'Cop's cop' looks set to lead police through transition
By HEDLEY THOMAS
DEPUTY Commissioner Eddie Hui Ki-on, 50, will bring a wealth of operational experience to the top job when he is installed to lead the fight against crime through 1997, according to senior officers.
An appointment as commissioner is a virtual foregone conclusion. Only the timing is uncertain, but sources in the upper echelons of the force predict he will get the nod within the year. His reign will probably straddle 1997 and end with retirement in 2000 when he turns 57.
Commissioner Li Kwan-ha, 56, and his deputy (operations) are said to enjoy a good working relationship, tempered by the inevitability of Mr Hui being passed the baton and carrying it through the most critical period in Hong Kong policing history.
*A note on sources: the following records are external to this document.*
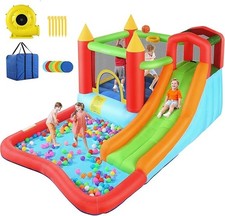 Kids Waterslide Park Infalatable Bounce Castle Outdoor/Indoor Use Endless Fun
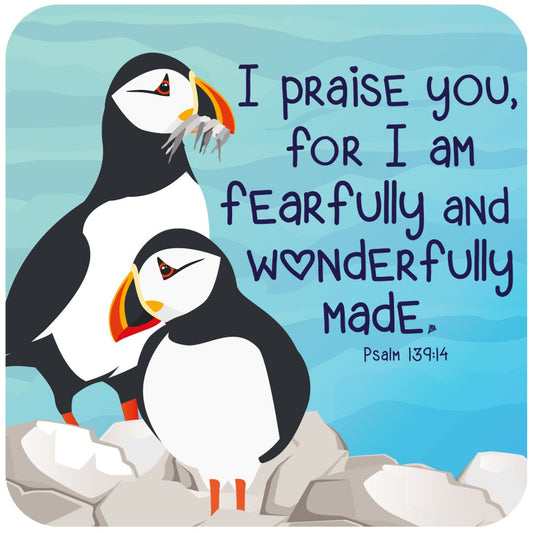 Fearfully And Wonderfully Made Coaster - Re-vived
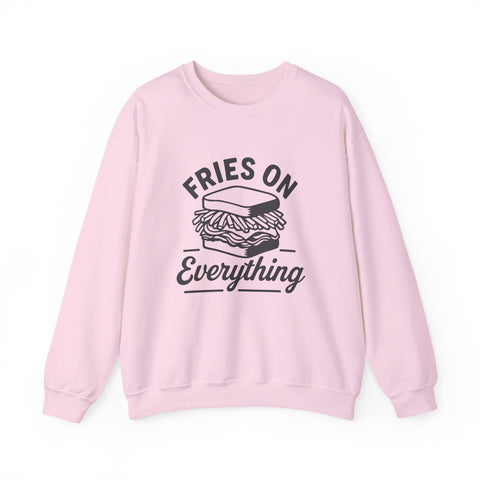 Fries on Everything - Heavy Blend™ Crewneck Sweatshirt Sweatshirt - YinzerShop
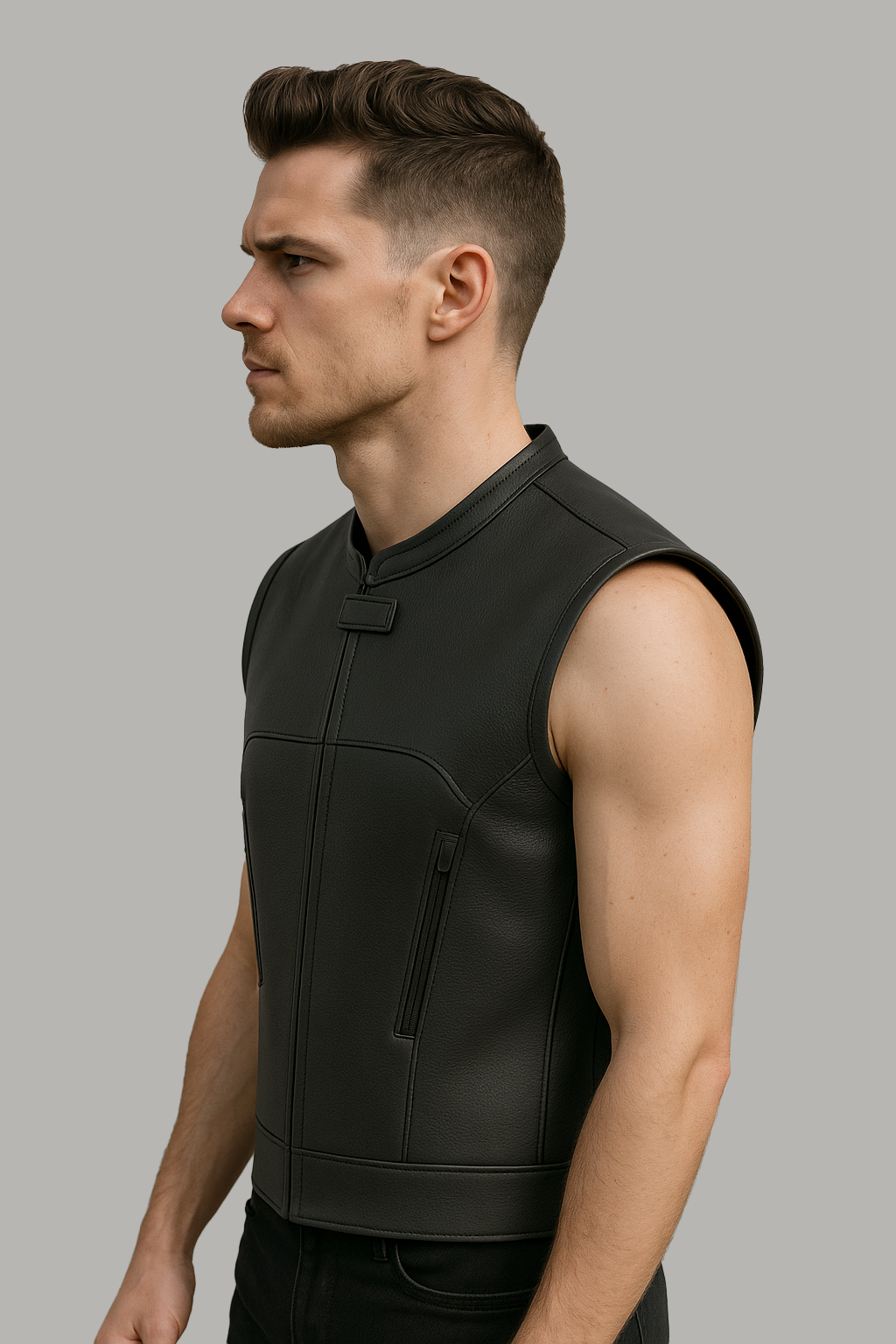 Oblivion Rider - Men's Perforated Swat Style Leather Vest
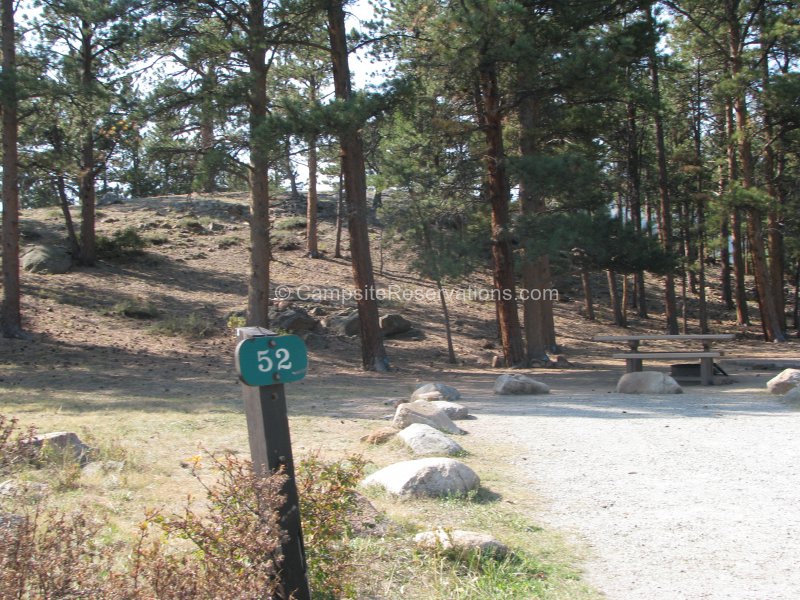 Campsite 052 in Moraine Park Campground at Rocky Mountain National Park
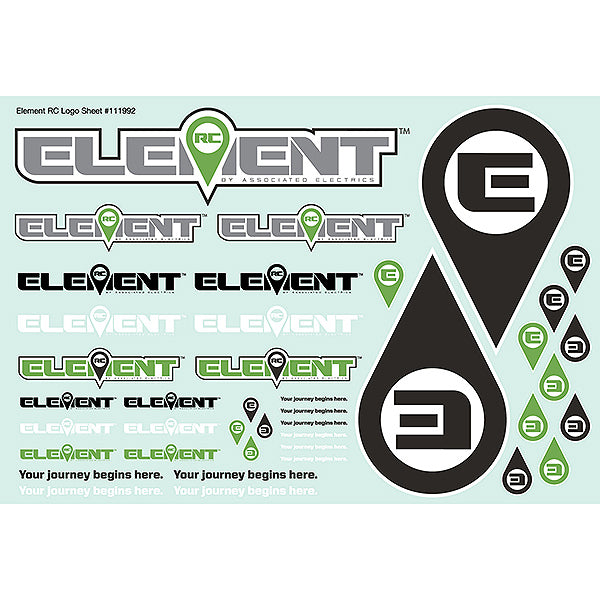 ELEMENT RC BY ASSOC. ELECTRICS - ELEMENT RC ELEMENT DECAL SHEET - EL42133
The force under Mr Li has seen a strengthening relationship with mainland law enforcement agencies, even as China and the Hong Kong and British governments have been at loggerheads on everything else.
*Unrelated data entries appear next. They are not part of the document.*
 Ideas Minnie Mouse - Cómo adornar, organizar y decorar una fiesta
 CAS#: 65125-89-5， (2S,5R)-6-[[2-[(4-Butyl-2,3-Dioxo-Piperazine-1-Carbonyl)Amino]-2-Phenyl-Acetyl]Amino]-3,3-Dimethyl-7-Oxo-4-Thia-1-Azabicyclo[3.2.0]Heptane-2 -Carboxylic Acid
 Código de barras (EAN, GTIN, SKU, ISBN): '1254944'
Sustaining the vital ties with top Chinese counterparts after the departure of Mr Li, who joined the force in 1957 and became Commissioner in late 1989, would be one of his successor's highest priorities, sources said.
''Despite the hard time he has had with the media, [Mr Li] has established relations with China and crime has gone down,'' a top-ranking officer said.
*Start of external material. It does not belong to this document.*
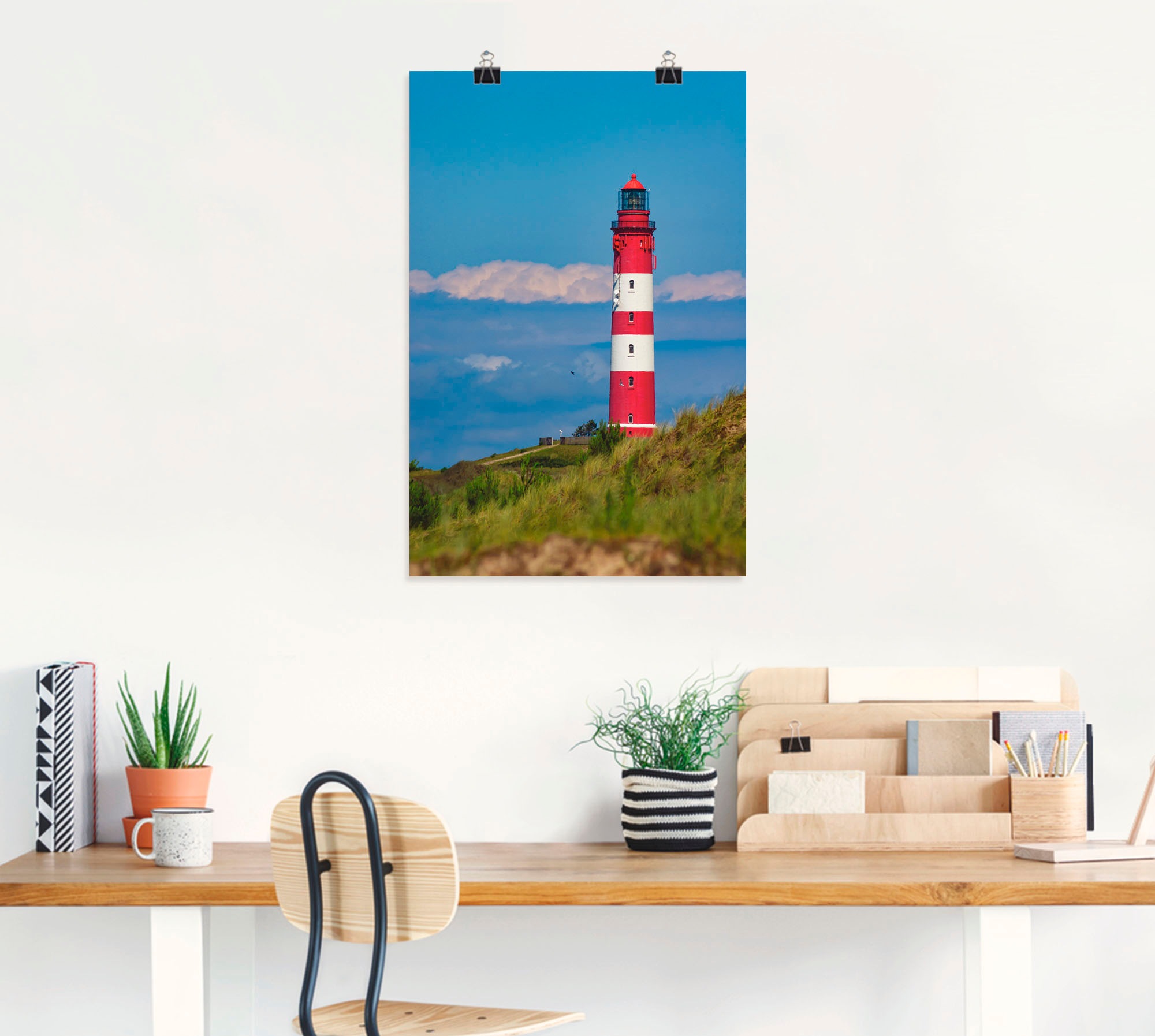 Artland Wandbild »Leuchtturm von Amrum«, Gebäude, (1 St.), als Leinwandbild, Poster in verschied. Größen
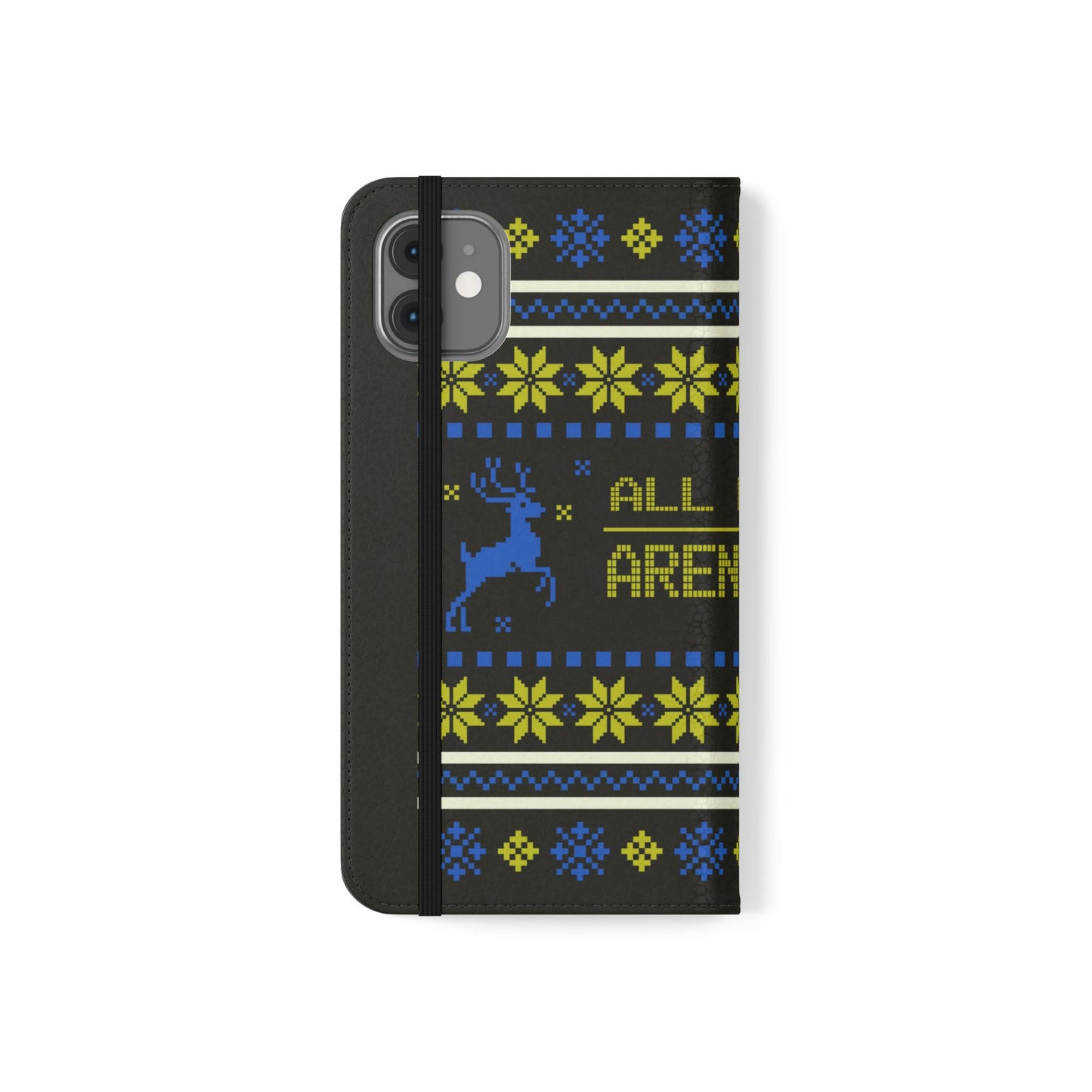 LUFC "All Leeds Aren't We" Flip Case  Phone Wallet: Christmas Edition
''His greatest achievement is our relationship with China. We would certainly hope that could be sustained when he's gone.'' The fight against mainland-driven crime would be enhanced by the yet-to-be announced appointment of Tsang Yam-pui, who enjoys good ties with the Guangdong Public Security Bureau and China's Interpol, as Senior Assistant Commissioner (Director of Crime Investigation), sources said. He has been Regional Commander Hong Kong Island for a few months.
Mr Hui's curriculum vitae, with its accent on operational experience, demonstrates why he is the most popular choice of the rank and file.
''He's a cop's cop. He's done the hard slog and he doesn't forget it. He has common sense, practical ability and uses sound judgment,'' said a top officer close to Mr Hui.
Before his police career began, the Hong Kong-born and educated Mr Hui stamped himself as top-drawer potential by winning a baton of honour as most outstanding student in the 1963 inspectors intake at police training school.
A former head of Narcotics and former Regional Commander for Kowloon, he has been increasingly groomed as the leading candidate for Commissioner for several years, sources said.
''What is pleasant about the guy is he's not arrogant at all. He's very approachable and accessible. And he's not a power seeker,'' said the officer.
These personality traits could help engineer a turning point in public relations.
especially involving sections of the media which troubled Mr Li.